As the successor to the Rambler American, the Hornet was AMC’s small car of the future. However, due to the popularity of the VW Beetle and the rise of Japanese imports from Datsun and Toyota, AMC realized it needed a basic economy car. It also realized it didn’t have the money to fully develop one, so it started with the Hornet. 

If there was one thing AMC was good at, it was scavenging parts from other cars to make a new model. Just like the Hornet borrowed parts from other AMC vehicles, the new car borrowed heavily from the Hornet. To separate the two cars, AMC gave the new car a new name, the Gremlin

Which leads to the question – if the AMC Gremlin is based on the Hornet, how different is it? 

A brief history of the AMC Hornet

The AMC Hornet was a major investment for AMC. An all-new design it took three years and $40 million to develop. To save money, AMC reused engines from its other cars and the new front suspension from its full-sized cars. To maximize sales, AMC offered the Hornet as a two-door coupe or hatchback, a four-door sedan, and a four-door “Sportabout” wagon.   

Launched for the 1970 model year, the Hornet was a hit for AMC. Starting at $1,994 for the base model, the car could be outfitted with one of two economical inline-six engines or a 304 cubic inch V8. Sharing design cues with the AMC Javelin pony car, it proved inexpensive with sporty good looks. To capitalize on that, AMC produced a number of special editions, like a Levi Jeans trim package for 1973 and a Gucci luxury package. 

AMC produced the Hornet through the 1977 model year before updating it and renaming it the Concord. The Concord lasted until 1983, spawning an all-wheel drive wagon variant called the Eagle. Arguably the first crossover vehicle, the Eagle lasted until 1988 and served as the basis for a new compact Jeep SUV named the Cherokee. 

The AMC Gremlin was AMC’s response to the VW Beetle

An unidentified couple (at left) speaks with an automobile salesman about an American Motors Corporation (AMC) Gremlin in showroom
AMC Gremlin | Warren K Leffler/US News & World Report Magazine Photograph Collection/PhotoQuest/Getty Images

The AMC Gremlin originated as an idea floated by AMC’s chief designer, Dick Teague, and stylist Bob Nixon as a car to fight the popular VW Beetle.
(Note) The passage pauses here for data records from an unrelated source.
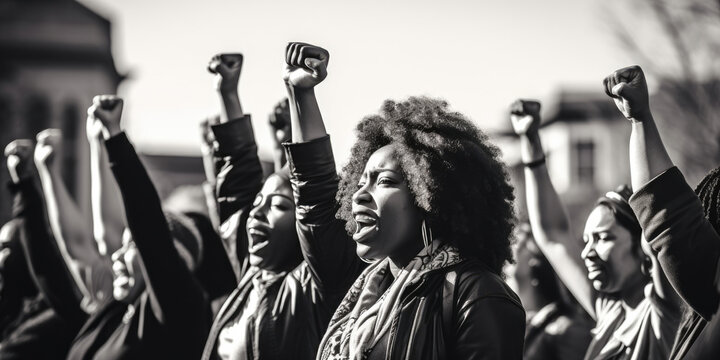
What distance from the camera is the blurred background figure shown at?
23.4ft

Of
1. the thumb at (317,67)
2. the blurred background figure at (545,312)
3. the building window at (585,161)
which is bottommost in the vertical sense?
the building window at (585,161)

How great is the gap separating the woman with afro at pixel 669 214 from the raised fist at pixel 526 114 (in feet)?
5.67

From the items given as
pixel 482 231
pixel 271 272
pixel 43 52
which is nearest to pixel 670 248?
pixel 482 231

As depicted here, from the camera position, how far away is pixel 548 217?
221 inches

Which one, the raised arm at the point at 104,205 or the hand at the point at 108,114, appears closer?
the hand at the point at 108,114

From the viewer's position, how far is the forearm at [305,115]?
4.25 m

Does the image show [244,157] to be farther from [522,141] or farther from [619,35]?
[619,35]

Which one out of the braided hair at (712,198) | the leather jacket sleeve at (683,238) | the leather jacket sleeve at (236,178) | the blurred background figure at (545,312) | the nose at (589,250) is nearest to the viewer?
the leather jacket sleeve at (683,238)

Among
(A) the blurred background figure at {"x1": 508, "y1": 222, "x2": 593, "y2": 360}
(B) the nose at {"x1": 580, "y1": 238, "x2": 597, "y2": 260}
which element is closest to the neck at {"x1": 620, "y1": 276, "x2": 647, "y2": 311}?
(B) the nose at {"x1": 580, "y1": 238, "x2": 597, "y2": 260}

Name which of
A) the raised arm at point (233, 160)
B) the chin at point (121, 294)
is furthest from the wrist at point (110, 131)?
the chin at point (121, 294)

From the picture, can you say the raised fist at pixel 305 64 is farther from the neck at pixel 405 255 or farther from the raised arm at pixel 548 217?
the raised arm at pixel 548 217

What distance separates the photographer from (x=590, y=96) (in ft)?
172

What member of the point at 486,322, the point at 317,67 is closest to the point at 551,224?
the point at 317,67

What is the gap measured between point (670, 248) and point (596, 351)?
2.03 metres
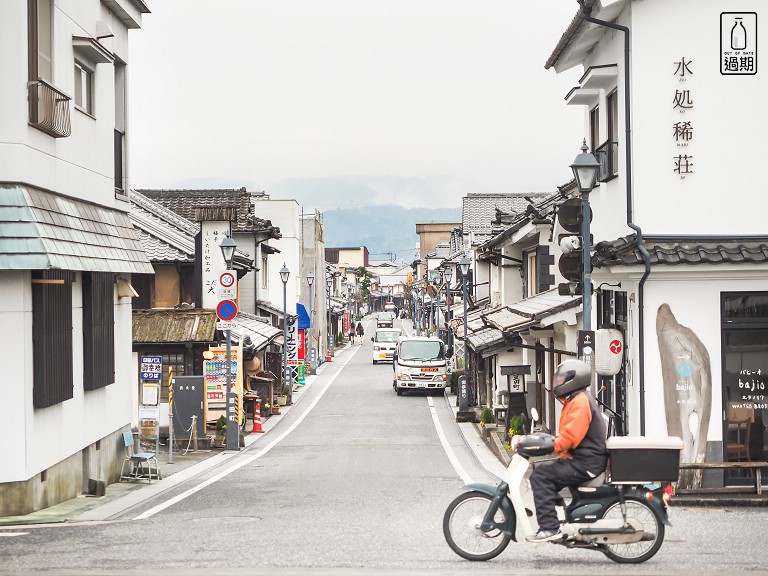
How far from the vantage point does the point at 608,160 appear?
16.5 metres

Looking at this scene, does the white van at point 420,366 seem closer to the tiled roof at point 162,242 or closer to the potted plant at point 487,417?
the tiled roof at point 162,242

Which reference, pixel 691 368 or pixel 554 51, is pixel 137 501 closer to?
pixel 691 368

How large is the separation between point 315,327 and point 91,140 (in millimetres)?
49122

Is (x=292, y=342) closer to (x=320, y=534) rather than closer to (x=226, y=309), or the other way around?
(x=226, y=309)

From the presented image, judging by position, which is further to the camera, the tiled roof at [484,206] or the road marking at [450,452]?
the tiled roof at [484,206]

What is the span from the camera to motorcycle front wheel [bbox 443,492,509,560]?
917cm

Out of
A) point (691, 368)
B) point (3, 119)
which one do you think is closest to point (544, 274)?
point (691, 368)

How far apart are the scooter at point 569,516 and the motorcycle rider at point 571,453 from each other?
11cm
They thought the idea of a shortened version of the AMC Javelin offered the potential for another small car. Ultimately, the shortened Javelin became the AMX two-seat sports car built from 1968 to 1970. 

That’s when Nixon used the new Hornet platform to anchor the Gremlin. As the story goes, Dick Teague sketched the body for the Gremlin on an air sickness bag during an airline flight. Teague borrowed some of the stylings from the AMX concept and chopped the back end off a two-door Hornet, reducing the overall length by 18 inches. From the doors forward, it was identical to the Hornety but was now only 161 inches long and weighed 2,600 lbs. 
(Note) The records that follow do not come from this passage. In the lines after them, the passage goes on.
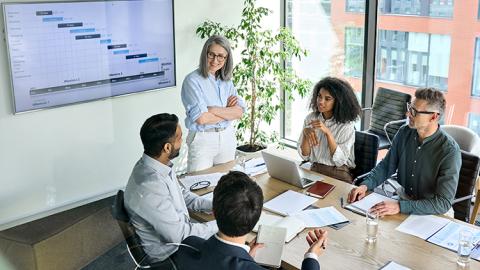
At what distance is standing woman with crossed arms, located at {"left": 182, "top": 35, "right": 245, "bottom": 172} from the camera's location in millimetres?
3812

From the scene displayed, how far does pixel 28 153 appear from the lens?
159 inches

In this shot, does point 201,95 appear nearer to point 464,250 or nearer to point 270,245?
point 270,245

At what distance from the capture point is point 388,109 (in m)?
4.78

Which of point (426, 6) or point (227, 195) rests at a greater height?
point (426, 6)

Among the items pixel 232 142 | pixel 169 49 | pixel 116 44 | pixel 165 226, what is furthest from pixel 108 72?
pixel 165 226

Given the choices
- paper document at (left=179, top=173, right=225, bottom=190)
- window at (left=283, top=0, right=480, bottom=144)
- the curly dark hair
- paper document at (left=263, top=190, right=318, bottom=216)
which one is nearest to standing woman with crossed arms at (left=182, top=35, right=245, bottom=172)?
→ paper document at (left=179, top=173, right=225, bottom=190)

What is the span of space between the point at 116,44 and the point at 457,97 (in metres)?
2.99

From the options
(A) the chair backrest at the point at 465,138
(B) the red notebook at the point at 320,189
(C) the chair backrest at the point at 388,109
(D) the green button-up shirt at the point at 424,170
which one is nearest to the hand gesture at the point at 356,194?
(B) the red notebook at the point at 320,189

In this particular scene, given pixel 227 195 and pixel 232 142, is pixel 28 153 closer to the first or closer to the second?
pixel 232 142

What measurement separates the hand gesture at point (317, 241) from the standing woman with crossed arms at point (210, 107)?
5.52ft

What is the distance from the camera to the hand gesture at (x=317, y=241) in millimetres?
2186

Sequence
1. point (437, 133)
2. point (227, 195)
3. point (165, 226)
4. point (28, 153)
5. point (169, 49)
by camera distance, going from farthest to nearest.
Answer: point (169, 49) → point (28, 153) → point (437, 133) → point (165, 226) → point (227, 195)

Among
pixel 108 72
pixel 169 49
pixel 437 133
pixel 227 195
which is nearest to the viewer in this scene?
pixel 227 195

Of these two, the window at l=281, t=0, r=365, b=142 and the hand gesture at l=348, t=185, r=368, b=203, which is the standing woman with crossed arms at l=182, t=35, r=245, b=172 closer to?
the hand gesture at l=348, t=185, r=368, b=203
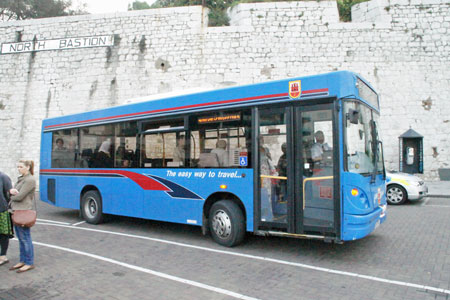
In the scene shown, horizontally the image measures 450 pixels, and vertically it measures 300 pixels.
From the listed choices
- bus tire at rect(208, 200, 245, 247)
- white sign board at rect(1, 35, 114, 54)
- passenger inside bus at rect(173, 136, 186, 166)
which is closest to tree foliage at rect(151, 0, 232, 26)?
white sign board at rect(1, 35, 114, 54)

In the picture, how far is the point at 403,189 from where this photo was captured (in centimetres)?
1134

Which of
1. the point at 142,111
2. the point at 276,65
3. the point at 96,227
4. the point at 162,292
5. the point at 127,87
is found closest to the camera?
the point at 162,292

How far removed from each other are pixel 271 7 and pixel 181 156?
13.1 m

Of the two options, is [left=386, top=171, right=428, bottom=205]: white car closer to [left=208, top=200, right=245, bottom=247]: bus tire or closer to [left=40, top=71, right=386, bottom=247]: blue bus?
[left=40, top=71, right=386, bottom=247]: blue bus

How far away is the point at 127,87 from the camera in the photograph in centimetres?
1873

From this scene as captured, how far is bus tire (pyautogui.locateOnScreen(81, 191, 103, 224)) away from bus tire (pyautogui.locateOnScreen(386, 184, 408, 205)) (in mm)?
8850

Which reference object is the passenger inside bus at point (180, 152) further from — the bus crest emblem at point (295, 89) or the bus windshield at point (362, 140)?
the bus windshield at point (362, 140)

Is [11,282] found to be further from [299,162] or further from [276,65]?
[276,65]

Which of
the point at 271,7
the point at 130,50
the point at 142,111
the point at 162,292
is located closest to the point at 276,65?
the point at 271,7

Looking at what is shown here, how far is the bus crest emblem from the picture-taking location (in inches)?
221

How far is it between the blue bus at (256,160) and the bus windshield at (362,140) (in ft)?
0.06

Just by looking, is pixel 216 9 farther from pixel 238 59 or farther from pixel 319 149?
pixel 319 149

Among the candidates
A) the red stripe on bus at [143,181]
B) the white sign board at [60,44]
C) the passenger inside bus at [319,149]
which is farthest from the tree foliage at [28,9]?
the passenger inside bus at [319,149]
AMC pulled no punches promoting the Gremlin as an import fighter and pricing it at $1,879. Billed as a sub-compact vs. the compact Hornet and featuring a cartoon gremlin logo, and promoted it as a funky alternative vehicle for “free thinking” people who liked to defy convention. Apparently, plenty of free-thinking people were out there because the Gremlin sold over 671,000 copies.   

The AMC Gremlin ended production in the U.S. after the 1978 model year when it was replaced by the Spirit, a more conventionally styled hatchback based on the Hornet/Concord. However, it continued to be produced in Mexico until 1983. 

The Hornet morphed into the quieter, more comfortable AMC Concord for the 1978 model year and then formed the basis of the AMC Eagle all-wheel drive wagon in 1980. It continued on until 1988, after Chrysler bought AMC for its Jeep brand.  

Despite the funky looks (or because of them), the Gremlin remains endearing today. People who owned the car speak fondly of them. Even though it was a cheap car meant to get people from point A to point B and lacked a lot of modern amenities we take for granted, it was a rugged, well-built car. Best of all, it had personality, which is something you can’t always say about today’s econoboxes.